Подняться по лестнице с моим чемоданом нетрудно. Чемодан был легким.

– Мой муж вам поможет…

– Спасибо, не нужно.

– Вы действительно не хотите, чтоб я помог вам с чемоданом? – переспросил муж консьержки.

Как я уже говорил, квартира моя находилась на четвертом этаже, слева. Поднявшись, я позвонил. Открыла Жанна, домработница. После темноватого подъезда большая комната показалась мне необычайно светлой. Я посмотрел в окно. Облаков уже не было, над крышами домов сияло чистое голубое небо. Я стоял у окна, выходившего на улочку. Возле дома беседовали две пожилые женщины, чуть подальше – два пенсионера. Я подошел к другому окну, выходившему на проспект Шатильон. Толпа, шум, автобусы. Я вновь ощутил эту разницу – между покоем провинциальной улочки и суетой проспекта.

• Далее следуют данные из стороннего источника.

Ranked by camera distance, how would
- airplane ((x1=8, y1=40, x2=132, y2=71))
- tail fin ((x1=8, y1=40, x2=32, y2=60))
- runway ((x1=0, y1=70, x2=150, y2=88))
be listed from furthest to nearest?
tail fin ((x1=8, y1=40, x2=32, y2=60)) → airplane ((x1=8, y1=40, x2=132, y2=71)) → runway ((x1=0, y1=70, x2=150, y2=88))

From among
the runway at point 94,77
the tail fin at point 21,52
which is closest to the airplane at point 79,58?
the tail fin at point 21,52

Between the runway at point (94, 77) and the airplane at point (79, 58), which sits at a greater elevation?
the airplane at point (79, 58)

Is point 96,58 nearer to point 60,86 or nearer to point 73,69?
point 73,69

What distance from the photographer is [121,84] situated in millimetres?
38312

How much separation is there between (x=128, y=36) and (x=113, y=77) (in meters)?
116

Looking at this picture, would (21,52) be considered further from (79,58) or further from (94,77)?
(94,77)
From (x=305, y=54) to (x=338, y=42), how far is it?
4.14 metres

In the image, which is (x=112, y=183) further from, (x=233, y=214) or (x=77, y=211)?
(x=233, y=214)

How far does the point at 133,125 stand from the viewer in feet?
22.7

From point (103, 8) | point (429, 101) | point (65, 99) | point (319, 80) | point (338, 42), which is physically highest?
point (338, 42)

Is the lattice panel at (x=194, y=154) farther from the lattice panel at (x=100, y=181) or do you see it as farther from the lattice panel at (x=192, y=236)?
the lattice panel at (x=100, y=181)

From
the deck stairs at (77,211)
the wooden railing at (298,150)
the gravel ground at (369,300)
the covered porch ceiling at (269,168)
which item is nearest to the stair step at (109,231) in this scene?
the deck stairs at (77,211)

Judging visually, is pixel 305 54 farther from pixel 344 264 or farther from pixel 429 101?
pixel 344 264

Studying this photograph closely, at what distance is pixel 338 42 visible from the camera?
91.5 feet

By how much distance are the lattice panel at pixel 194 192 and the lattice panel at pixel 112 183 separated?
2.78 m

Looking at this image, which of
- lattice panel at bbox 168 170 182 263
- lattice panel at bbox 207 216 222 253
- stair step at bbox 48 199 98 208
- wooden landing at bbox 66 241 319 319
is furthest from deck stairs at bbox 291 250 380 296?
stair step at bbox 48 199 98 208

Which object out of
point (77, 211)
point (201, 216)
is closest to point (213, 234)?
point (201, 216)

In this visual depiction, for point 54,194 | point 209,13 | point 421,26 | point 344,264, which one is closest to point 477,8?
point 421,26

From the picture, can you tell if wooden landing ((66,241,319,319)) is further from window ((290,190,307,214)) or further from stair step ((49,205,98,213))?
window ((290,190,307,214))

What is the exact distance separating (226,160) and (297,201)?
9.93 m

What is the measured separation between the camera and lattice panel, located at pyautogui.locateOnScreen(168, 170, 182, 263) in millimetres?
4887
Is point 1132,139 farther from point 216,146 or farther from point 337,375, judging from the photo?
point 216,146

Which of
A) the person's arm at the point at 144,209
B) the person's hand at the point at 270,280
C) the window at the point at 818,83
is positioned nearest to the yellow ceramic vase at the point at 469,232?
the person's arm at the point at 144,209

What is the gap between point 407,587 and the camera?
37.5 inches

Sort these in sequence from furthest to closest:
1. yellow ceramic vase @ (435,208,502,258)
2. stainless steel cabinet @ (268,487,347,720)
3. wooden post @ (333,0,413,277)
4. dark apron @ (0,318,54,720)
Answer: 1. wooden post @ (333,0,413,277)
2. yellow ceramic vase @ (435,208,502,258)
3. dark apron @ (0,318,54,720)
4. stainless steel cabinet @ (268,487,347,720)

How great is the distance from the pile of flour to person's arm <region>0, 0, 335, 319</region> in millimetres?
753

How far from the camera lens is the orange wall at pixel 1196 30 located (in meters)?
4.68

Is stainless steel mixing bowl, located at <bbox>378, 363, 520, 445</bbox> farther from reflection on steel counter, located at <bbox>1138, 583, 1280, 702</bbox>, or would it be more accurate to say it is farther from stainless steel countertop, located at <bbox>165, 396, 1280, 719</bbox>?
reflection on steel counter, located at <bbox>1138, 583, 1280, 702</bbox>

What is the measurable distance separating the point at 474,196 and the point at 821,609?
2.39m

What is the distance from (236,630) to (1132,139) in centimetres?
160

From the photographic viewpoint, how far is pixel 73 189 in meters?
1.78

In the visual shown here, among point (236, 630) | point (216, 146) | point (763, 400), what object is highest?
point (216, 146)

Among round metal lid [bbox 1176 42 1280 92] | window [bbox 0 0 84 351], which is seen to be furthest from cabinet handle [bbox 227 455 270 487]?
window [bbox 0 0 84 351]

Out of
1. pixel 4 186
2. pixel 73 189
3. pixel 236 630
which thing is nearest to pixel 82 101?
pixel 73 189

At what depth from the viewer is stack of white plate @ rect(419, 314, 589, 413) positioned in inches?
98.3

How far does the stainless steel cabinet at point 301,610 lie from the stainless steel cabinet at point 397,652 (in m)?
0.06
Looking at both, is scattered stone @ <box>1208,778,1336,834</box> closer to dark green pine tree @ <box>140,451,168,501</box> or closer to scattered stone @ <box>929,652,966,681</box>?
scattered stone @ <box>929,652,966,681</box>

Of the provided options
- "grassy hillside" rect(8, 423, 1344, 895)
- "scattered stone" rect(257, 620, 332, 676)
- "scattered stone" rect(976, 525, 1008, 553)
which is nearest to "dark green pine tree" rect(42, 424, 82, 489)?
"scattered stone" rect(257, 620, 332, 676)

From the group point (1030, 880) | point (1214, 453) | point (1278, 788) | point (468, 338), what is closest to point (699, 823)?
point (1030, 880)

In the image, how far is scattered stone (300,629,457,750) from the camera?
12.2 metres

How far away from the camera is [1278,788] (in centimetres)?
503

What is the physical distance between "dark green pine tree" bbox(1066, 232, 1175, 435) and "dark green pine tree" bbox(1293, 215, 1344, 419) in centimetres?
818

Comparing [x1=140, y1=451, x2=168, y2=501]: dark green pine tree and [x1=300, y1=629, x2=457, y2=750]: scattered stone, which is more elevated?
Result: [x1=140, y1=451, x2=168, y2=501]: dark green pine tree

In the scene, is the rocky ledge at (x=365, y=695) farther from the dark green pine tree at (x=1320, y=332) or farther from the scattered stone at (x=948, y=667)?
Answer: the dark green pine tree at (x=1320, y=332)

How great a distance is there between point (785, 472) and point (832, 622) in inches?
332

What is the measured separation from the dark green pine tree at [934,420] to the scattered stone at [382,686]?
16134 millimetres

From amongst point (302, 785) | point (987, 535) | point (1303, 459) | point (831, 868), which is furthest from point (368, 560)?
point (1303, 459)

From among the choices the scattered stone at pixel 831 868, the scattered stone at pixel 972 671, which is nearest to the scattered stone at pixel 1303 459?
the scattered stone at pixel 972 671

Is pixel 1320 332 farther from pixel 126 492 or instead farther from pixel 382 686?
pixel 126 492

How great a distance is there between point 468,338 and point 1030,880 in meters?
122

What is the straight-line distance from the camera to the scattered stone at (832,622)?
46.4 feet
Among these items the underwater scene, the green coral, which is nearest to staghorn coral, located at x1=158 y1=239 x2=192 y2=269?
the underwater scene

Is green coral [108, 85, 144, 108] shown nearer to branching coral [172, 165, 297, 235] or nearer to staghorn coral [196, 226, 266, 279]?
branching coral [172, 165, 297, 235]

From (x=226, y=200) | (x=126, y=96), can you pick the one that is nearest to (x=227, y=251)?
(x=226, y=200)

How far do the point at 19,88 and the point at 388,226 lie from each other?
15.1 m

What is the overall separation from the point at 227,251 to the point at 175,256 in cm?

– Знаете, мне был нелегко, – сказала Жанна.

– Да, – ответил я, – паркет натер очень хорошо. Смотрите, не поскользнитесь. Я люблю, когда паркет сияет. Буфет чистый, блестит. Спасибо, Жанна.

Она помогла мне снять пальто и повесила его на вешалку, стоящую в коридоре.

– Нужно переставить вешалку, мсье. Негоже ей быть рядом с кухней. Пальто может пропахнуть жиром. Я купила у мясника мясо, эскалоп. Хотите, приготовлю?

– Нет, – сказал я, – нет. Завтра. Положите его в холодильник. Вы же придете завтра? Убрать кровать и все остальное. Я люблю чистые простыни, не терплю грязной посуды.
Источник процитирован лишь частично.